#### TEXT BLOCK:
──────
Friday, April 29, 2011

Resolve...........

It's time to let go of a dear dear friend.............



Designed and built by a dear dear friend......







I am filled with melancholy to let her go.........



In hopes someone will adopt her............

Sunday, April 24, 2011

Happy Easter!

Since I'm not dying eggs..........














with the 'bad girls'





I'm doing this.............







Sweet Jesus........















 and from this.........
























comes........













this..............



It's all worth the effort...........

Happy Easter.......

Be the Love You Are...........

ox

Thursday, April 21, 2011

More on Happiness.........

























The work of Alex Koplin found here................

I stumbled on this lovely diagram (rendered in my favorite colour) while surfing for decluttering tips and 'mantras' and found some here.........and make sure to scroll down and watch and listen to Steve Job's Stanford Commencement Speech........I almost posted it several weeks ago.......so worth the time to listen.......or just make it easy and go here .....really if you have not heard it.........please do

Sunday, April 17, 2011

No more apologies............

I attended an art opening last night and met the husband of a friend there.............he asked what I did, knowing I was an artist...... and I looked at my friend for relief, who knows how I struggle with that question.......I usually look like a 'deer in headlights' when asked that......

I said that was 'difficult to answer' because I 'do' so many different things........and started to list them......and he said "That's GREAT!.......I love to see how artist's work in different mediums........"  and then he went off on a tangent describing how boring the 'art fairs' are with each artist having a booth full of the same thing with slight variations on the theme.......He said, for him, they were so easy to pass by..........He said he would glance in and think "nope" don't like that........"nope" don't like that.....

His wife (also an artist) and I proceeded to explain how galleries and art fairs "like" and have set things up that way.  "They need the 'box' to put the artist in to 'sell' things", we explained......."it makes it neat and tidy for all.   Printmaking, Painting, Mixed Media, Fiber, 3D.....(and even subcategories of those!)........makes it easier for the 'general' public to understand."

Then the 'guy'.........all revved up now.....began to talk about all the Masters and how they worked in different media..........and my friend explained, that 'yes'......perhaps the jurors now were 'old school' and he said "NO" the "Masters" were "Old School" and we needed to get back to THAT.

Then I told the story of how I once was low on 'cohesive work' (having recently become excited about a new printmaking technique) for a prestigious art fair in Colorado and when a juror came into my booth........she put her nose in the air and declared that she did not know what I was 'doing' and that my work was "all over the place"..........In truth it 'was'......(and was not the first time someone did not understand my expression).......however it did not diminish the interest in it......nor the fact that it was really nice..........and all of it well received........but in the end, her comment haunted me......as those kinds of judgements DO........we tend to forget all the good remarks and focus the on the few negative utterances....
──────
#### JOB 1:
Edit the blog post from "It's time to" to "let her go.........", replacing "friend" with "companion".
#### JOB 2:
Select and copy every line of the records that contains the string "centimetres".
The blog post and the records have no connection to each other.
──────
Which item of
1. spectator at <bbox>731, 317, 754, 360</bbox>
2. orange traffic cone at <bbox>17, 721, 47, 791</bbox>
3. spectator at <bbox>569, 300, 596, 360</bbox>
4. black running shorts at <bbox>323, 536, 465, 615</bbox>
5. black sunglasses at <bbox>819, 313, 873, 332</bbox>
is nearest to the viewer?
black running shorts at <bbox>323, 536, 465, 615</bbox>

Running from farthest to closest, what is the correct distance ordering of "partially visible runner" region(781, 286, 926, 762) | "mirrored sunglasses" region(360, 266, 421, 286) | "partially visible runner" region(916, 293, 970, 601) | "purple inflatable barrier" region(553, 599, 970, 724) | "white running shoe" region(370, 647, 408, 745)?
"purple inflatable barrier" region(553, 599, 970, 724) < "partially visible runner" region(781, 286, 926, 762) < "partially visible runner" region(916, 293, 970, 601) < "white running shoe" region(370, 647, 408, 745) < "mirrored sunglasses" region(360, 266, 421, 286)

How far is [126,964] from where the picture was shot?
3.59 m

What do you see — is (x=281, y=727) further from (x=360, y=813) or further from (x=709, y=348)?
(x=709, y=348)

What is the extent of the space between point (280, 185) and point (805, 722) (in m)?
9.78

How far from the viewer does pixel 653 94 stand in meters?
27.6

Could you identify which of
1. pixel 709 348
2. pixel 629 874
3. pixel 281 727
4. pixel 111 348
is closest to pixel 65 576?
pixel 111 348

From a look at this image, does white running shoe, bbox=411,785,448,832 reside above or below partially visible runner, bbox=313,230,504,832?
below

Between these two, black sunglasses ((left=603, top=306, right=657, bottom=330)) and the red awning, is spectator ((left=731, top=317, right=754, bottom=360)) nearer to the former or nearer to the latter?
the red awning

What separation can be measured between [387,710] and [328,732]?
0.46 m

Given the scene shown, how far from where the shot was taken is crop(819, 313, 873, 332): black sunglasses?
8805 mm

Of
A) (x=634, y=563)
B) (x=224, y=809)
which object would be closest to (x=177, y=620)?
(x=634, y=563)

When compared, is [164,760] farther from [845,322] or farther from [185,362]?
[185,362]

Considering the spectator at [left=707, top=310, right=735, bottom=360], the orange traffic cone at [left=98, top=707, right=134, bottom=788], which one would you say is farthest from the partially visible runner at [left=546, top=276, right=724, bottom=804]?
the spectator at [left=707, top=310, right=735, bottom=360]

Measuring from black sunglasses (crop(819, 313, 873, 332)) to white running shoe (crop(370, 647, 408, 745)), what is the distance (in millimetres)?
──────
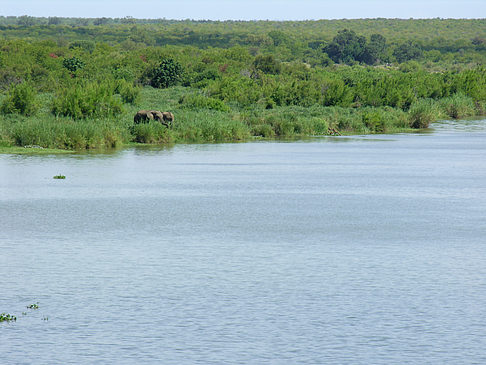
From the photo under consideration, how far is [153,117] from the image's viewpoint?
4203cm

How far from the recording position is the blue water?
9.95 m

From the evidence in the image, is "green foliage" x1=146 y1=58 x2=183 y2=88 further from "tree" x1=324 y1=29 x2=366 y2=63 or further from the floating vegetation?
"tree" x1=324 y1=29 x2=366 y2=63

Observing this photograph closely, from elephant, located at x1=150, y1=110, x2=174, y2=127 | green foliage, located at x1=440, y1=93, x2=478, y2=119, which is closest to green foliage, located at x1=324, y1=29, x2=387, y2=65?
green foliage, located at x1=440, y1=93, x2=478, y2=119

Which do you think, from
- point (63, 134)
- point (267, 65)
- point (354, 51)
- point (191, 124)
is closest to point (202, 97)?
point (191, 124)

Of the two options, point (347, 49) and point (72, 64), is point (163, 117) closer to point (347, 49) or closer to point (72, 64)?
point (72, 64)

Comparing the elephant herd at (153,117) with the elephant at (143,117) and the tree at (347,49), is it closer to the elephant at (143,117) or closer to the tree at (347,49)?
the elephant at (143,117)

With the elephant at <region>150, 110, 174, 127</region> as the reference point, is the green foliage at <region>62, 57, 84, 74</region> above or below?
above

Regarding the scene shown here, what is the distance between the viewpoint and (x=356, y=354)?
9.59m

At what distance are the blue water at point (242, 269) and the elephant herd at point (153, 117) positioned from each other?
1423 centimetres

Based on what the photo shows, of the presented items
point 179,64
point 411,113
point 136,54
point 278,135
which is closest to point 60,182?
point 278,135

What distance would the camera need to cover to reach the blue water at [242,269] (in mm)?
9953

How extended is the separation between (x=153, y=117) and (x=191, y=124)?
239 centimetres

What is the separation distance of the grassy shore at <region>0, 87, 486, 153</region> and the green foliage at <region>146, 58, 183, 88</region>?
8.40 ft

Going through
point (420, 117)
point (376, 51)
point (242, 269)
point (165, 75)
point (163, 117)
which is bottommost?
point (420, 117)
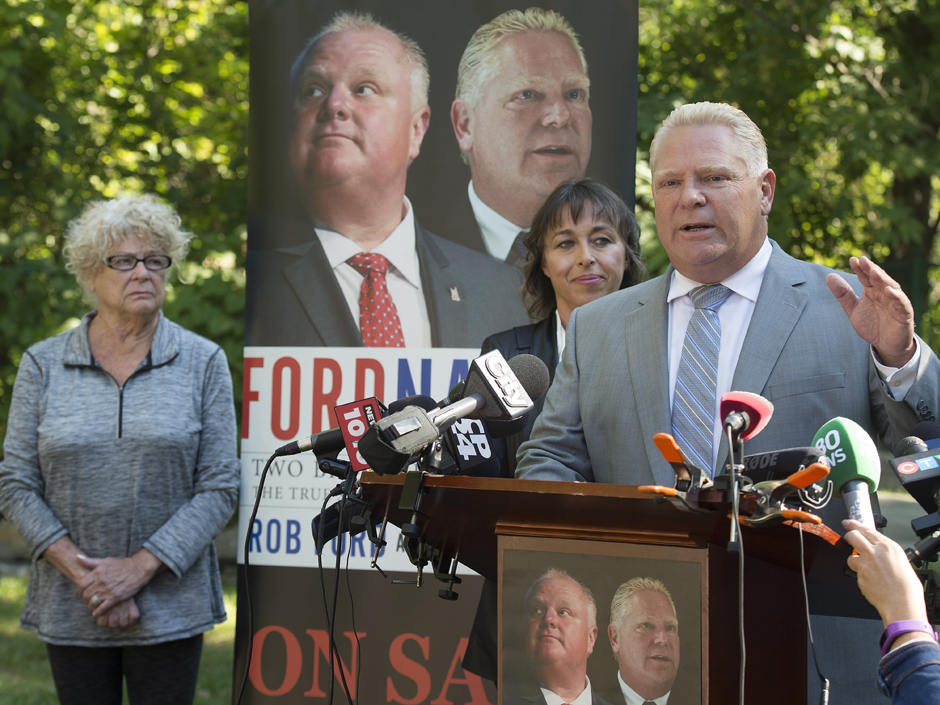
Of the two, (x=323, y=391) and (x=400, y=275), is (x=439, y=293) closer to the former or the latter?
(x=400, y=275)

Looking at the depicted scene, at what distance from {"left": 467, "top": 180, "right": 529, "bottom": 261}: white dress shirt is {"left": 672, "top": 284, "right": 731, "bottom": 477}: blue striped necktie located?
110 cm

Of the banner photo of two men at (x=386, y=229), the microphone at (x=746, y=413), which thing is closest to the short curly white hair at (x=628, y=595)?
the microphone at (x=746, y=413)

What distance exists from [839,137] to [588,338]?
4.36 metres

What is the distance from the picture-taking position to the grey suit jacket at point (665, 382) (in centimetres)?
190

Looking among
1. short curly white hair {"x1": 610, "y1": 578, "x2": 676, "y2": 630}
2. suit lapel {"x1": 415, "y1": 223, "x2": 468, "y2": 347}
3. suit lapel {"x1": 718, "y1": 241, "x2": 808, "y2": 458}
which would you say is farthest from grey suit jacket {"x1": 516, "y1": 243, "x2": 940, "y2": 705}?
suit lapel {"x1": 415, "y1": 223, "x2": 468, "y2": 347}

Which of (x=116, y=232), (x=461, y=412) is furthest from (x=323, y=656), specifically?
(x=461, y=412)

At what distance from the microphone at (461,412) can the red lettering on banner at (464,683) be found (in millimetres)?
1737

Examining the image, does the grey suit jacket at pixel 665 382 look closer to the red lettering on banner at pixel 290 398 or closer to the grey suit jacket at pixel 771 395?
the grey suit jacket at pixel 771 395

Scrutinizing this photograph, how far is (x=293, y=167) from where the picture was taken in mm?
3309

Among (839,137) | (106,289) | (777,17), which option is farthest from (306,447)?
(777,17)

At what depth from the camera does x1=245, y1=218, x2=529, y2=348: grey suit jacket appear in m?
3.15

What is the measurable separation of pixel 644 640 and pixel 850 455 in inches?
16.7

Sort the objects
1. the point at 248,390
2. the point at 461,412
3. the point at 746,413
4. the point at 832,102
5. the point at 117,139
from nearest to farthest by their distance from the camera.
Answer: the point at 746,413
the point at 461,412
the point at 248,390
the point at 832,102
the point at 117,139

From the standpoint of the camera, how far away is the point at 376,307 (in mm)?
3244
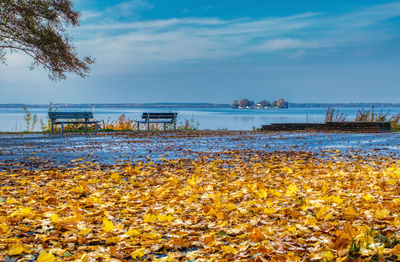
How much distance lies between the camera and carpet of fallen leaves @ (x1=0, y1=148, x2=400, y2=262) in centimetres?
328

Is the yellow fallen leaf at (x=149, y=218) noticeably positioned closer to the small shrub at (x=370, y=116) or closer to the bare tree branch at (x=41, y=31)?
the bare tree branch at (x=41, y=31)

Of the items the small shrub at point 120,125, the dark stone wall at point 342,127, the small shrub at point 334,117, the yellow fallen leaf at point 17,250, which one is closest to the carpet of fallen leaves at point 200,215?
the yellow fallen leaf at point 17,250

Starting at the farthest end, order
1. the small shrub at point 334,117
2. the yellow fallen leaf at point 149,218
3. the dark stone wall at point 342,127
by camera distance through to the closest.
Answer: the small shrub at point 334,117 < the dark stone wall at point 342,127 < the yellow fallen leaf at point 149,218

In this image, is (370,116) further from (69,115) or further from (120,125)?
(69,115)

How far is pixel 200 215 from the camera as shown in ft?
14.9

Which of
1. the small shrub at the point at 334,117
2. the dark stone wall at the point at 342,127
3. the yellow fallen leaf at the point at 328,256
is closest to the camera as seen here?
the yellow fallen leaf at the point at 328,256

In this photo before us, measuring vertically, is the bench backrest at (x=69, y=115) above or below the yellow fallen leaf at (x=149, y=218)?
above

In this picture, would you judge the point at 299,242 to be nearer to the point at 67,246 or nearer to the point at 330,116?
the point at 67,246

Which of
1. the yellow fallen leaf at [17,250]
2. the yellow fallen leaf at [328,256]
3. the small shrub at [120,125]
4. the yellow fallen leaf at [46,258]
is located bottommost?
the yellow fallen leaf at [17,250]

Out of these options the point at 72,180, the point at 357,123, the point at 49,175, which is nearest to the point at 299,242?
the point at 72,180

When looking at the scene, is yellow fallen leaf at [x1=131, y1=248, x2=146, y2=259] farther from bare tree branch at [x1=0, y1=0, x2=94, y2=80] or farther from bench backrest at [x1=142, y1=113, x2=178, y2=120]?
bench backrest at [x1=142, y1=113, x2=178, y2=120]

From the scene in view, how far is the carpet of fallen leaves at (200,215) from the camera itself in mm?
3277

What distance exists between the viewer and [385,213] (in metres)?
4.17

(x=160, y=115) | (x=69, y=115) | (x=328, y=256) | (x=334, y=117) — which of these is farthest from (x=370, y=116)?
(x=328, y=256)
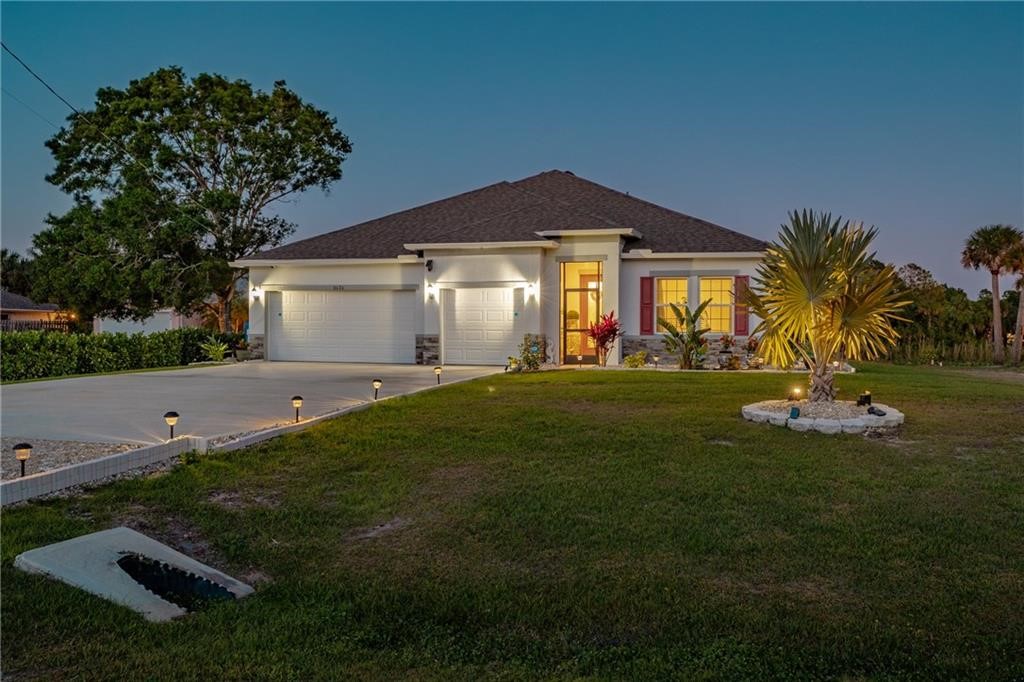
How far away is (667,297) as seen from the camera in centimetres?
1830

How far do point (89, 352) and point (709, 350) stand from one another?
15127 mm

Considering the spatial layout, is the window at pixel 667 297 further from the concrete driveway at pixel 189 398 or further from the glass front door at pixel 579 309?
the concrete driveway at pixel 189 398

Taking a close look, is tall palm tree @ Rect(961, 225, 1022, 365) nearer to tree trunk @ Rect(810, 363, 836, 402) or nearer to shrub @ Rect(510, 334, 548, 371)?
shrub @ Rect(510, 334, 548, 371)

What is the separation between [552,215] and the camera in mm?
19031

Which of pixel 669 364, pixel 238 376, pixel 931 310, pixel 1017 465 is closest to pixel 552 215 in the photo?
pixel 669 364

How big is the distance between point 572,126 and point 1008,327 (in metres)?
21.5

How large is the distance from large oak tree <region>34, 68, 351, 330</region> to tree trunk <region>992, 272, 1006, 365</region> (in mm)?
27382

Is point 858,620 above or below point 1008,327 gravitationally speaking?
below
──────
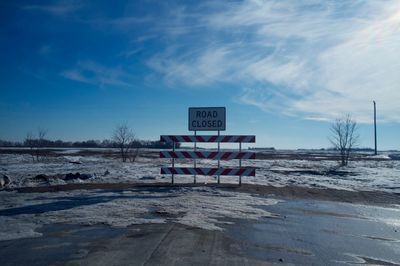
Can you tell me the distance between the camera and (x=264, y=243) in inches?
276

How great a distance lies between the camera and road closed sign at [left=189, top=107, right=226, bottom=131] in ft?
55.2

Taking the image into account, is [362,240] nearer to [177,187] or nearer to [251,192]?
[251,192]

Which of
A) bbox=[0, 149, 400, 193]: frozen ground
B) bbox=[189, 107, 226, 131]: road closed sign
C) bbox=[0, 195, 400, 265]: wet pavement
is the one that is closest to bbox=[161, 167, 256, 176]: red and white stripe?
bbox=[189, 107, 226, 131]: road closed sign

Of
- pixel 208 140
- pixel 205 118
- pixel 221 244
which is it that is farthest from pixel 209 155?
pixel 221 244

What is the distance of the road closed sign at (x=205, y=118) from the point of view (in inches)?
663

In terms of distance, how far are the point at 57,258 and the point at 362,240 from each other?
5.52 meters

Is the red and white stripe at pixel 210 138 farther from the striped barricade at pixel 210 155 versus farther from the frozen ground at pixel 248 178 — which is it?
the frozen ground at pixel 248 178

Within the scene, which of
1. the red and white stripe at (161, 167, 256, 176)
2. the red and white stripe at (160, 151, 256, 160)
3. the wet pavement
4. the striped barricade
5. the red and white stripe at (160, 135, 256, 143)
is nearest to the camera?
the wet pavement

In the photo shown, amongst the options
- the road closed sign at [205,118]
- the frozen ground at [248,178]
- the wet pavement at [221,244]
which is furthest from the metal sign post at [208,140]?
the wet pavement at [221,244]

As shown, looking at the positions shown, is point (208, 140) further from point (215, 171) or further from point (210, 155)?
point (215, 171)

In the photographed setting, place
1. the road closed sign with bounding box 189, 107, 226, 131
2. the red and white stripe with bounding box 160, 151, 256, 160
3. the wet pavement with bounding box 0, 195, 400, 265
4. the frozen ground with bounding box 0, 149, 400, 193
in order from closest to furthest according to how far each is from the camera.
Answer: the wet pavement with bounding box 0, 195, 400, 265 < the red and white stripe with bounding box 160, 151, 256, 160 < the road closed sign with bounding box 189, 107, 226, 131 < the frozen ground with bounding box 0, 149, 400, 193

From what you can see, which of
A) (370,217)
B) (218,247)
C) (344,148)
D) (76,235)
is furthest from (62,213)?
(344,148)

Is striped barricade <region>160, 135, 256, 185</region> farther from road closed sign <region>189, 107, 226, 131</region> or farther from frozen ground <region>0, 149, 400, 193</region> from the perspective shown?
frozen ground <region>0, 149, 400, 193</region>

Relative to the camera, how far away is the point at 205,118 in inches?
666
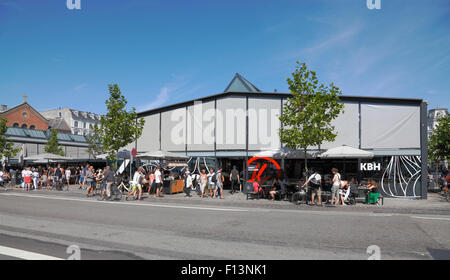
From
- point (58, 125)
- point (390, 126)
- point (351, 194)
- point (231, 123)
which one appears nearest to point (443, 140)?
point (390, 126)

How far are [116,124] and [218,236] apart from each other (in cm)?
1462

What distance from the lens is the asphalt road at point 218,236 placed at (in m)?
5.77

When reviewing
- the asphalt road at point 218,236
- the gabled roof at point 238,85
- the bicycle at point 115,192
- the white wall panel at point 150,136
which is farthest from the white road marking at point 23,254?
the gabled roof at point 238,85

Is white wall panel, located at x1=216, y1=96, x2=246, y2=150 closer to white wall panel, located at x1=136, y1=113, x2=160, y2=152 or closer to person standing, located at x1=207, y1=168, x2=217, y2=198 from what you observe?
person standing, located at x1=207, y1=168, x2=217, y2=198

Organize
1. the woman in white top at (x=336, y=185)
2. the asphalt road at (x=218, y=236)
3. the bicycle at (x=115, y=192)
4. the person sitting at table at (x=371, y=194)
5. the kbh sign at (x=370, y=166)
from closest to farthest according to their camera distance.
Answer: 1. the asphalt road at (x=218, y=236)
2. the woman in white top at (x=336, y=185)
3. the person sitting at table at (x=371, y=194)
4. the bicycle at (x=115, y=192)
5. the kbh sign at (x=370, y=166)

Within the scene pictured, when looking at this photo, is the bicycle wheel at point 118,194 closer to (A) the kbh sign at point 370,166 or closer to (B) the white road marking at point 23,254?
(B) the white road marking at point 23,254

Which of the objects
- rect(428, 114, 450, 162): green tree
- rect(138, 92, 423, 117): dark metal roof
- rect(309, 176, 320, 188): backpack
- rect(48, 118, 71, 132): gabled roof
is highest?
──────
#### RESULT 1:
It's time to let go of a dear dear companion.............



Designed and built by a dear dear companion......







I am filled with melancholy to let her go.........

#### RESULT 2:
1423 centimetres
239 centimetres
What is the distance from the picture-taking position to the grey suit jacket at point (665, 382) (in centimetres)?
How much distance lies between the camera and carpet of fallen leaves @ (x1=0, y1=148, x2=400, y2=262) in centimetres?
How far away is (667,297) as seen from the camera in centimetres?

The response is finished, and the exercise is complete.